6. Repeat blood tests after initial treatment
Calcium levels should be checked 1 month after the end of the treatment course. Hypercalcaemia should raise suspicion that the patient has primary hyperparathyroidism; the patient should not take any more vitamin D and appropriate investigations should be instigated.
- NOS suggests regular monitoring unless the patient has malabsorption, remains symptomatic or is likely to have low adherence5
- NICE recommends re-checking vitamin D levels within 3–6 months of the loading dose (as long as it takes at least 3 months to stabilize vitamin D levels).1 When vitamin D levels do not improve despite good adherence or the patient remains symmetrical.

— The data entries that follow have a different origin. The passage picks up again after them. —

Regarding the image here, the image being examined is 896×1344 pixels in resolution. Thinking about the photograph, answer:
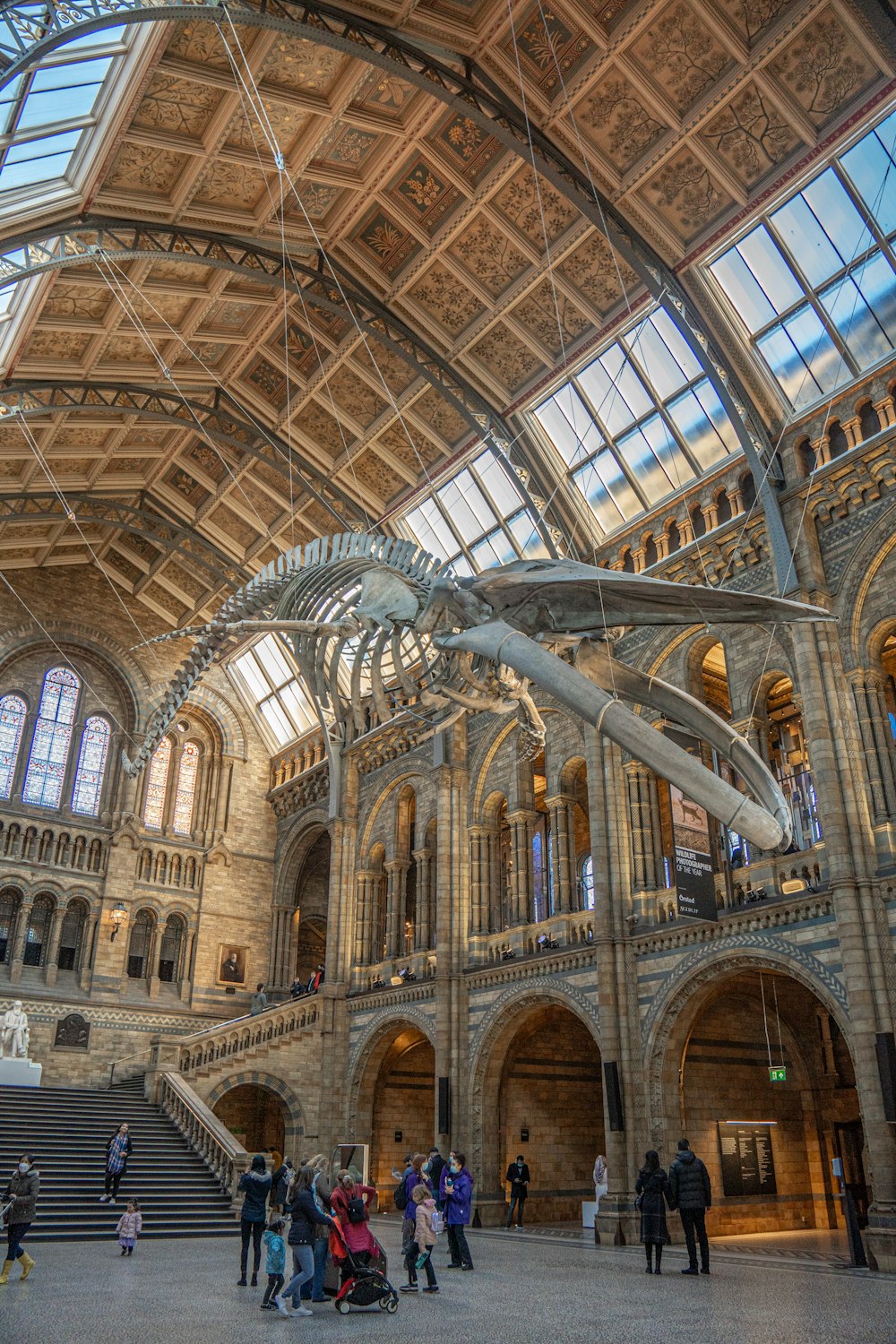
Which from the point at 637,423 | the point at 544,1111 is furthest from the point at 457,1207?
the point at 637,423

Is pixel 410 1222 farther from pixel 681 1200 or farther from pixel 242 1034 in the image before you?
pixel 242 1034

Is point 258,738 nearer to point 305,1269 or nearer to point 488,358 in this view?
point 488,358

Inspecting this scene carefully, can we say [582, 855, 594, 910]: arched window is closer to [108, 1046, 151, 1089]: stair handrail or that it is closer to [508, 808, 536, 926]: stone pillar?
[508, 808, 536, 926]: stone pillar

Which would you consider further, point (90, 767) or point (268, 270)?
point (90, 767)

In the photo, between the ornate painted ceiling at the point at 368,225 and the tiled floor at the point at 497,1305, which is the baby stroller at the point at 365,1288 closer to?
the tiled floor at the point at 497,1305

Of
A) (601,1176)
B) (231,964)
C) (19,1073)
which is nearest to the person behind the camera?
(601,1176)

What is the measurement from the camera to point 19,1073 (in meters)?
23.3

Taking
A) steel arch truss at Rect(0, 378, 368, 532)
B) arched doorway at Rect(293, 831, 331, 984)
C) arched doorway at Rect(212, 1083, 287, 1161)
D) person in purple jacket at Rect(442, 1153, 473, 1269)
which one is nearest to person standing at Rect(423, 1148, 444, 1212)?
person in purple jacket at Rect(442, 1153, 473, 1269)

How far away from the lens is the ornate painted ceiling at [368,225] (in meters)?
16.6

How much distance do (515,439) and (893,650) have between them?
28.9 ft

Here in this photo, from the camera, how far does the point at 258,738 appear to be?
34500 mm

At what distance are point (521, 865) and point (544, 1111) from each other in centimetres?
537

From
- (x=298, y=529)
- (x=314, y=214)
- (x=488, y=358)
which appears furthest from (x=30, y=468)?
(x=488, y=358)

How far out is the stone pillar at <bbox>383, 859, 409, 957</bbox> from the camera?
26.5 m
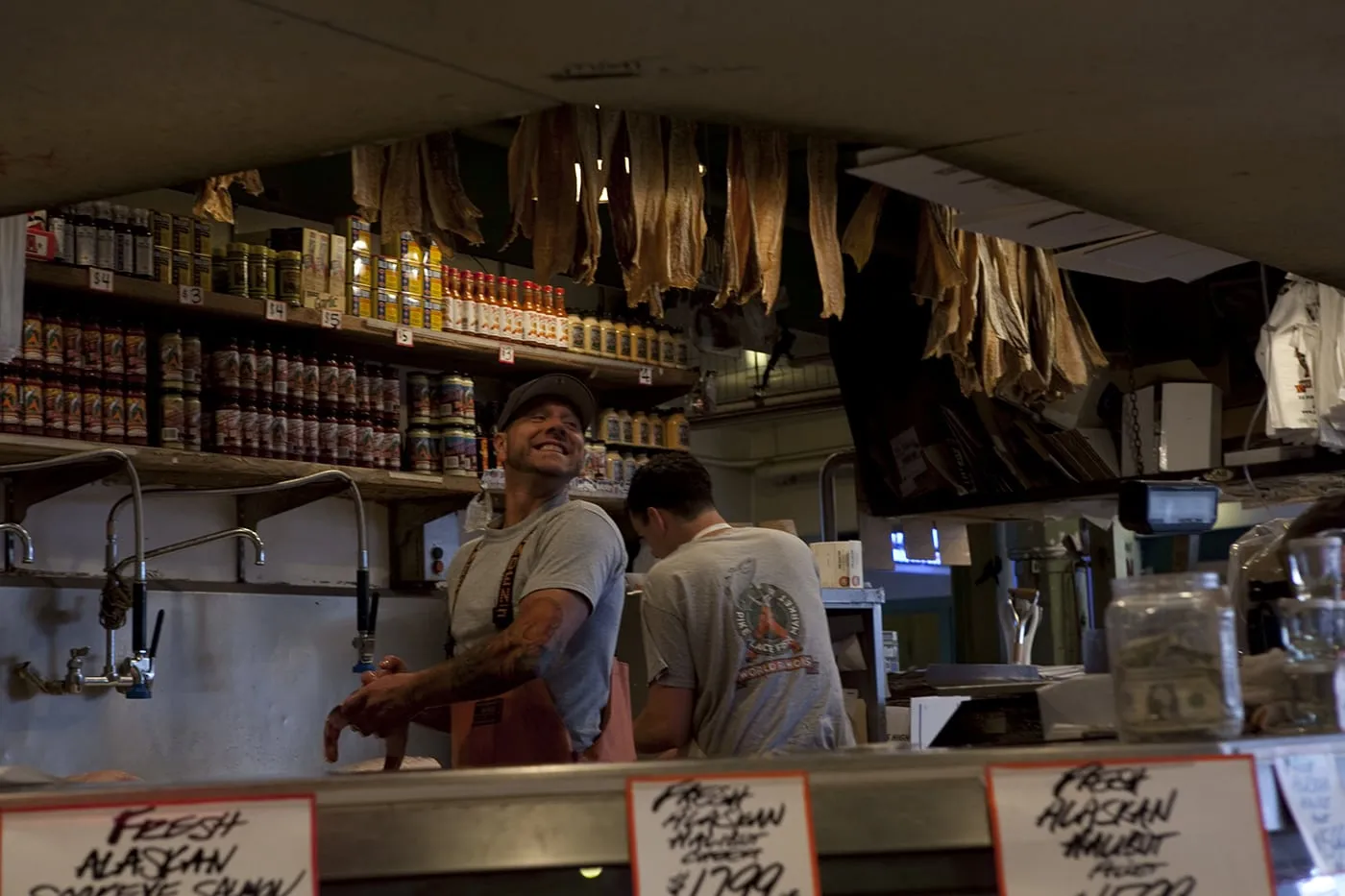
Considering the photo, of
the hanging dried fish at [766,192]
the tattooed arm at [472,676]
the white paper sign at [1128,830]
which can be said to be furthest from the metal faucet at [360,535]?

7. Direct patients to over-the-counter supplements
Vitamin D supplements can most people buy over the counter and do not need monitoring routine. People who have vitamin D insufficiency, and people with deficiency who have completed their loading dose, should take a maintenance dose of 800 IU per day (or 2000 IU, occasionally up to 4000 IU, for people with malabsorption disorders).1 Vitamin D is very cheap to buy over the counter and some CCGs recommend that healthcare professionals should refrain from prescribing vitamin D maintenance preparations, and encourage patients to buy their dose instead.7 For the children of families on a low income, Legal, without a prescription need to have a way to obtain vitamin D.
The maintenance dose should be taken for life for patients.1 Regular tests on the vitamin D maintenance dose are not needed.
8. Remind patients about sunscreen
Exposure to the sun constitutes an important risk factor for melanoma, especially where a patient has been sulphurized in the past and major public-health initiatives have taken place in order to increase awareness of the need for a sunscreen8. Patients should be advised to obtain sufficient vitamin D by spending short sunscreen-free periods in summer, but for longer exposure the sunscreen is still advisable. Those who can not expose their skin to the sun will take supplements throughout the year. The risk of melanoma production is raised by about 20% by the sunbeds and should not be used therefore.
9. Be aware of the symptoms of vitamin D toxicity
Toxicity to vitamin D is uncommon, and is usually found only in people who use high doses for longer periods of time, but the effects should be recognized by healthcare professionals. Hypercalcaemia (eg nausea, diarrhea, bowel habit changed, weight loss, fatigue, headache) caused symptoms. Vitamin D toxicity is associated with serum levels of at least 300 nmol / l, and usually above 600 nmol / l; it is very unlikely that a 300,000 IU loading dose, or subsequent maintenance dose would cause toxicity.
10. Do not forget lifestyle advice
So far this article has concentrated on how GPs can treat patients with vitamin D deficiency or insufficiency, but many patients are willing to help themselves by making lifestyle changes. Patients should be advised to optimise their dietary intake of vitamin D and calcium — downloadable information sheets (such as the British Dietetic Association’s Food Fact sheet on vitamin D, can be helpful. Obesity is a risk factor for vitamin D deficiency, possibly because vitamin D (which is fat-soluble) is sequestered in adipose tissue and so is less bioavailable. It would therefore be reasonable to advise weight loss, particularly in people with a body mass index of over 30 kg/m2.